Georgics
Virgil
Vergil. The Poems of Vergil. Rhoades, James, translator. London: Oxford University Press, 1921.
- No delay:
- The self-same hour he hies him forth to do
- His mother's bidding: to the shrine he came,
- The appointed altars reared, and thither led
- Four chosen bulls of peerless form and bulk,
- With kine to match, that never yoke had known;
- Then, when the ninth dawn had led in the day,
- To Orpheus sent his funeral dues, and sought
- The grove once more. But sudden, strange to tell
- A portent they espy: through the oxen's flesh,
- Waxed soft in dissolution, hark! there hum
- Bees from the belly; the rent ribs overboil
- In endless clouds they spread them, till at last
- On yon tree-top together fused they cling,
- And drop their cluster from the bending boughs.

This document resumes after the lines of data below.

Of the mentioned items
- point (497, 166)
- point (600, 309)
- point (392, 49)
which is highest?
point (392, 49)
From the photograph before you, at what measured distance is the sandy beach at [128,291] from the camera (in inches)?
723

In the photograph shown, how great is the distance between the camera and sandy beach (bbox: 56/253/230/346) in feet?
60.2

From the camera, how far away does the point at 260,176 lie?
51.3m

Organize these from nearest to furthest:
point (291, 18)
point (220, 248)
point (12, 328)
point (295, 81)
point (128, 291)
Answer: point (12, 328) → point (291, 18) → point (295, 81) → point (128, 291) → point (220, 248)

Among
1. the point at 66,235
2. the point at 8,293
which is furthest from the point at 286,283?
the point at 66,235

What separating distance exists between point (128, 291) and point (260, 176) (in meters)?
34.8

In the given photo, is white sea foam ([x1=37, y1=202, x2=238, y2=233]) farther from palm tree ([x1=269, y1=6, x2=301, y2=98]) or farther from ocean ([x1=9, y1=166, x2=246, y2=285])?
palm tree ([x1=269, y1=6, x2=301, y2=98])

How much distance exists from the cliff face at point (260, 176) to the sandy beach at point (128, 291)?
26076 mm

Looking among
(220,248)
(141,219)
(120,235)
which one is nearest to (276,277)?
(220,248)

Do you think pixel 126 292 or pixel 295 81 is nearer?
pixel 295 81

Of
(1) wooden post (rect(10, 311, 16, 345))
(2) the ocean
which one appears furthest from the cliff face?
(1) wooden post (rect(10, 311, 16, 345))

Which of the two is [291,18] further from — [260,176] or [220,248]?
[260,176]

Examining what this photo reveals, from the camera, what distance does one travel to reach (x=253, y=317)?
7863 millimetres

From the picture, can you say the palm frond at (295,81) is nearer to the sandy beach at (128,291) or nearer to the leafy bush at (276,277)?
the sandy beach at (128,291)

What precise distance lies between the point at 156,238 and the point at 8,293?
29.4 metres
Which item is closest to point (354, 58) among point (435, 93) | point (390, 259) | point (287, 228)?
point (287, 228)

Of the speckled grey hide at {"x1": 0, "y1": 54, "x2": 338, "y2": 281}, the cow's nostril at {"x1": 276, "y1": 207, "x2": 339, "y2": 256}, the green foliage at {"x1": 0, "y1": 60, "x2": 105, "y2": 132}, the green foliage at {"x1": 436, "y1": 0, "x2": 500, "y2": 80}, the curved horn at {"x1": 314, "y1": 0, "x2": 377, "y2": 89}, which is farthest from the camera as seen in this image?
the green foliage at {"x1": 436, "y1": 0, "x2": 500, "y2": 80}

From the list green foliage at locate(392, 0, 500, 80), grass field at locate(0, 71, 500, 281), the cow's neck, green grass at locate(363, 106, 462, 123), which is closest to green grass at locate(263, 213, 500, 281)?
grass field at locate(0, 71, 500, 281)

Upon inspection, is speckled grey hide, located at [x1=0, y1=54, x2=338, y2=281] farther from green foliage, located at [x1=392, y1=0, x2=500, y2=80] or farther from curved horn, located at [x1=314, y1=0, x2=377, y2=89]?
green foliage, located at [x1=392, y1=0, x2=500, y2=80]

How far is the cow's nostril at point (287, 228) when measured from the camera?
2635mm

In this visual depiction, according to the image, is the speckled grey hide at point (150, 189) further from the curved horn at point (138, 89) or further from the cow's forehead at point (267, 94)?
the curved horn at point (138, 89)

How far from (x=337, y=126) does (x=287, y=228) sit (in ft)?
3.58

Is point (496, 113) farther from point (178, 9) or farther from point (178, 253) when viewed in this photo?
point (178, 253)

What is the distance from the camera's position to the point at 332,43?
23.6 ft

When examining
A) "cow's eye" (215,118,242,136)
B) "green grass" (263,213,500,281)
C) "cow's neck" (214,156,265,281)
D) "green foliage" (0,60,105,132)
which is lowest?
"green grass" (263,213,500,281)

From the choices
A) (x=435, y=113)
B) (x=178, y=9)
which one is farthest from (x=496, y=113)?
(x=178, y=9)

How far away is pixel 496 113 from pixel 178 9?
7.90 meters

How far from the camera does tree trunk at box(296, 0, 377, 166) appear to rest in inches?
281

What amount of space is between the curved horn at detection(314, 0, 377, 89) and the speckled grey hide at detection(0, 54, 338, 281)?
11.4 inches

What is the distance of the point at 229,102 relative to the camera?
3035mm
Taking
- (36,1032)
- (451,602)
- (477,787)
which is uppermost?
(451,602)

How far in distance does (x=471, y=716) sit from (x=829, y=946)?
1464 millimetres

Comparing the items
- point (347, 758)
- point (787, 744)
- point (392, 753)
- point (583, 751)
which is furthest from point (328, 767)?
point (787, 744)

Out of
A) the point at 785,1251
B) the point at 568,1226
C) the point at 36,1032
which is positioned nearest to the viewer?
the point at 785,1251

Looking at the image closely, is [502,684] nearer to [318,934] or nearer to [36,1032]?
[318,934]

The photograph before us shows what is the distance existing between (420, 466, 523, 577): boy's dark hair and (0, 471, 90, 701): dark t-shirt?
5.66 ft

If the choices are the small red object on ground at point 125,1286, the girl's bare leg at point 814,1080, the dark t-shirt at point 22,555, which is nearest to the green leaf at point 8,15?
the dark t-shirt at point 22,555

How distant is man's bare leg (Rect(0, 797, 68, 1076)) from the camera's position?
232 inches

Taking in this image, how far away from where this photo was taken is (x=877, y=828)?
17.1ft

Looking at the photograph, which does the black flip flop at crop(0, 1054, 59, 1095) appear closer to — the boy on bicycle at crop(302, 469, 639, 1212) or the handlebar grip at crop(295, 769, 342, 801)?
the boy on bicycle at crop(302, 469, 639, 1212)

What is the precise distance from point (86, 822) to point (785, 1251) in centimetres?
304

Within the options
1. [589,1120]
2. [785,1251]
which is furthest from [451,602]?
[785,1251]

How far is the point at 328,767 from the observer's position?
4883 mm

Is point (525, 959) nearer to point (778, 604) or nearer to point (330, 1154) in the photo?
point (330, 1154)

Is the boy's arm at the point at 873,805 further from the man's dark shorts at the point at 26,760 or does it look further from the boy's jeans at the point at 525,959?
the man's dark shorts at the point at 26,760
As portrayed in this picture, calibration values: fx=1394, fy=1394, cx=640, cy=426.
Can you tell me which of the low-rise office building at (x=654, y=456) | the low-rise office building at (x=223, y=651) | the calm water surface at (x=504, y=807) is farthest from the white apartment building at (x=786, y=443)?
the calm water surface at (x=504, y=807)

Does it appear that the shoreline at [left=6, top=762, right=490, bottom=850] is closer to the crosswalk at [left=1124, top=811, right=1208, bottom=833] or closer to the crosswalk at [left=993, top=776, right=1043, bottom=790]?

- So sang I of the tilth of furrowed fields,
- Of flocks and trees, while Caesar's majesty
- Launched forth the levin-bolts of war by deep
- Euphrates, and bare rule o'er willing folk
- Though vanquished, and essayed the heights of heaven.
- I Virgil then, of sweet Parthenope
- The nursling, wooed the flowery walks of peace
- Inglorious, who erst trilled for shepherd-wights
- The wanton ditty, and sang in saucy youth
- Thee, Tityrus, 'neath the spreading beech tree's shade.